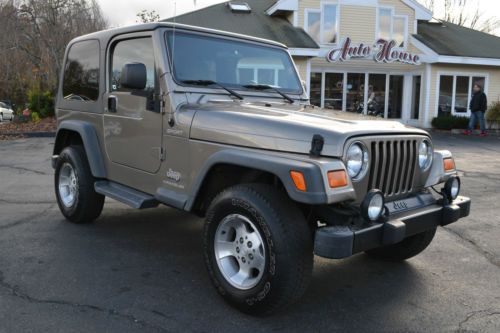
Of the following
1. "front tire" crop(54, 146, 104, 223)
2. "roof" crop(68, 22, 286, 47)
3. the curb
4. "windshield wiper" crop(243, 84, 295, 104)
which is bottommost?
the curb

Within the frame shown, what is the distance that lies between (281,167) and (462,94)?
67.2ft

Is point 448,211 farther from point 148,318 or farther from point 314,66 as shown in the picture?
point 314,66

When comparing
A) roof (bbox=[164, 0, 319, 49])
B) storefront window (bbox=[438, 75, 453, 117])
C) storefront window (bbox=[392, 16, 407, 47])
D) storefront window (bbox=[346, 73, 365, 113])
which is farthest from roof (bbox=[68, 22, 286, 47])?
storefront window (bbox=[438, 75, 453, 117])

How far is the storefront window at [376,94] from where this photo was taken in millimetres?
20781

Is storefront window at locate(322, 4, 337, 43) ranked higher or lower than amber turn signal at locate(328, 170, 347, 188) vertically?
higher

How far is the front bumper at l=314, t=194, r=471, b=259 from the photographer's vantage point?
9.24 feet

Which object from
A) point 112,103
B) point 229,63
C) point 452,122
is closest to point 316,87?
point 452,122

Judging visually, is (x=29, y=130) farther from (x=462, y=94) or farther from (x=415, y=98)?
(x=462, y=94)

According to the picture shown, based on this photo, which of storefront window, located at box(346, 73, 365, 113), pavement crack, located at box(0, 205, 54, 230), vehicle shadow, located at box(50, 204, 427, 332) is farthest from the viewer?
storefront window, located at box(346, 73, 365, 113)

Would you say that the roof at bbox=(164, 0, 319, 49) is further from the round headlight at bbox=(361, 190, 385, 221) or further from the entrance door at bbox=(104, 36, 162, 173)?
the round headlight at bbox=(361, 190, 385, 221)

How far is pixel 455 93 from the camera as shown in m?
20.8

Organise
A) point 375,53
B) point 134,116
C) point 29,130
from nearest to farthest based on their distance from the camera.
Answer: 1. point 134,116
2. point 29,130
3. point 375,53

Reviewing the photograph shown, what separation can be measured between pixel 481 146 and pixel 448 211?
12.1 metres

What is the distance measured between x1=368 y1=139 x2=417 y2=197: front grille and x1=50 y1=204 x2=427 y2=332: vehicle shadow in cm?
86
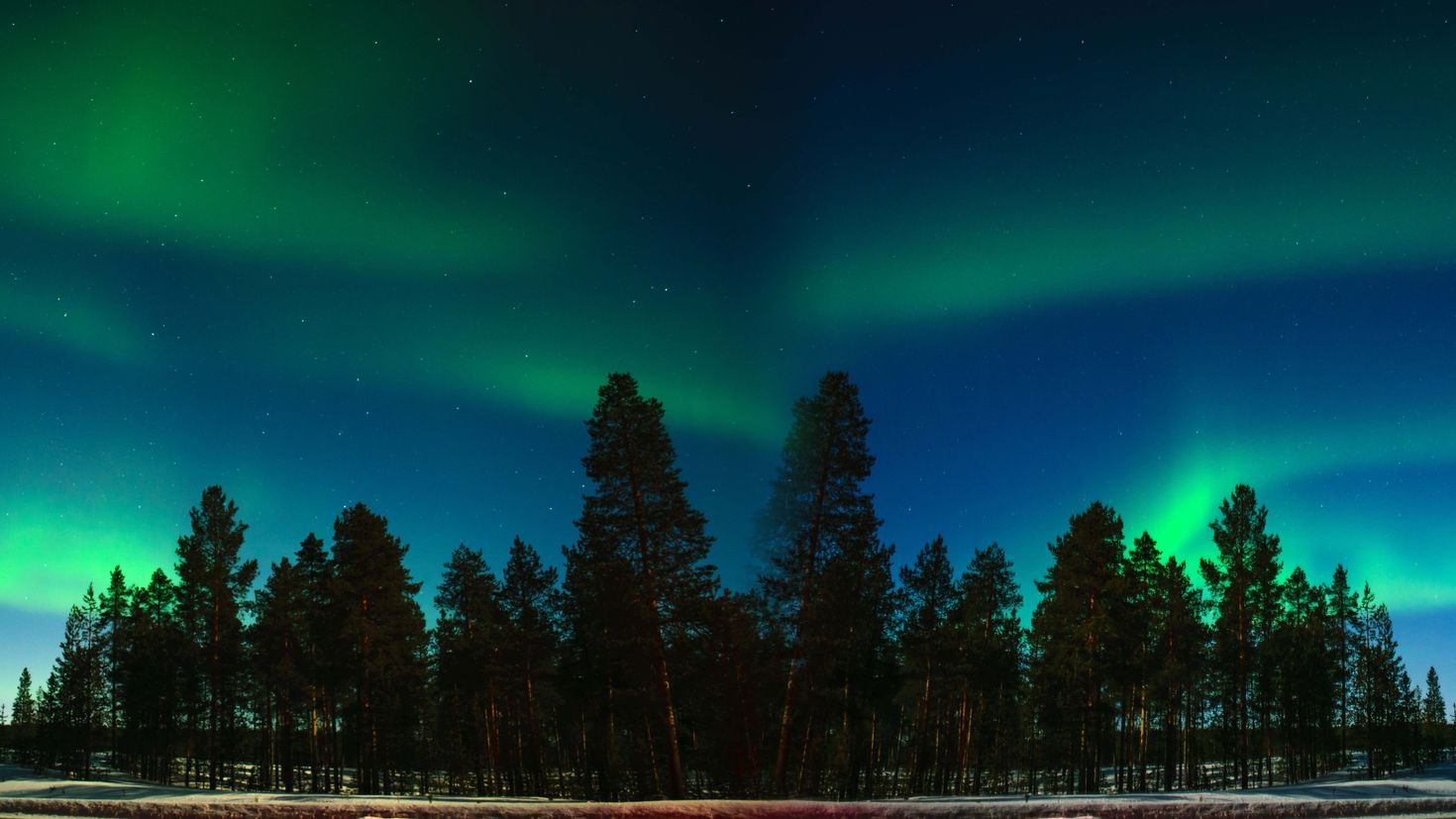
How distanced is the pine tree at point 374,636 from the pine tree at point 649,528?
67.2 ft

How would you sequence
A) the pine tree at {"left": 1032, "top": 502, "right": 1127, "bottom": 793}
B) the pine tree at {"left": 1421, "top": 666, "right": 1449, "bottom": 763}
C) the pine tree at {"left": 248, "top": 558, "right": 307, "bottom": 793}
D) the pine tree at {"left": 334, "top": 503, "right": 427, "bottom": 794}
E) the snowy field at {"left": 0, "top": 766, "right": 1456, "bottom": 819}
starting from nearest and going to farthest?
the snowy field at {"left": 0, "top": 766, "right": 1456, "bottom": 819} < the pine tree at {"left": 1032, "top": 502, "right": 1127, "bottom": 793} < the pine tree at {"left": 334, "top": 503, "right": 427, "bottom": 794} < the pine tree at {"left": 248, "top": 558, "right": 307, "bottom": 793} < the pine tree at {"left": 1421, "top": 666, "right": 1449, "bottom": 763}

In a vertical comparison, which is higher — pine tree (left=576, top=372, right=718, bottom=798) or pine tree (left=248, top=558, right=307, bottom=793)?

━━━━━━━━━━━━━━━━━━━━

### Exercise prompt
Lay out the lines above, from the line containing "How far is the storefront" through the line containing "3. point 375,53", as a numbered list with the blank lines dropped.

### Written answer
1. How far is the storefront window at [376,94] from where this photo was taken in millimetres?
2. 20781
3. Is storefront window at locate(322, 4, 337, 43) ranked higher or lower than amber turn signal at locate(328, 170, 347, 188) vertically?
4. higher
5. How far is the front bumper at l=314, t=194, r=471, b=259 from the photographer's vantage point?
6. 9.24 feet
7. Which object from
8. A) point 112,103
9. B) point 229,63
10. C) point 452,122
11. is closest to point 316,87?
12. point 452,122
13. Judging visually, is (x=29, y=130) farther from (x=462, y=94) or farther from (x=415, y=98)?
14. (x=462, y=94)
15. According to the picture shown, based on this photo, which of storefront window, located at box(346, 73, 365, 113), pavement crack, located at box(0, 205, 54, 230), vehicle shadow, located at box(50, 204, 427, 332) is farthest from the viewer?
16. storefront window, located at box(346, 73, 365, 113)
17. Would you say that the roof at bbox=(164, 0, 319, 49) is further from the round headlight at bbox=(361, 190, 385, 221) or further from the entrance door at bbox=(104, 36, 162, 173)?
18. the round headlight at bbox=(361, 190, 385, 221)
19. How far is pixel 455 93 from the camera as shown in m?
20. 20.8
21. Organise
22. A) point 375,53
23. B) point 134,116
24. C) point 29,130
25. from nearest to farthest based on their distance from the camera.
26. Answer: 1. point 134,116
27. 2. point 29,130
28. 3. point 375,53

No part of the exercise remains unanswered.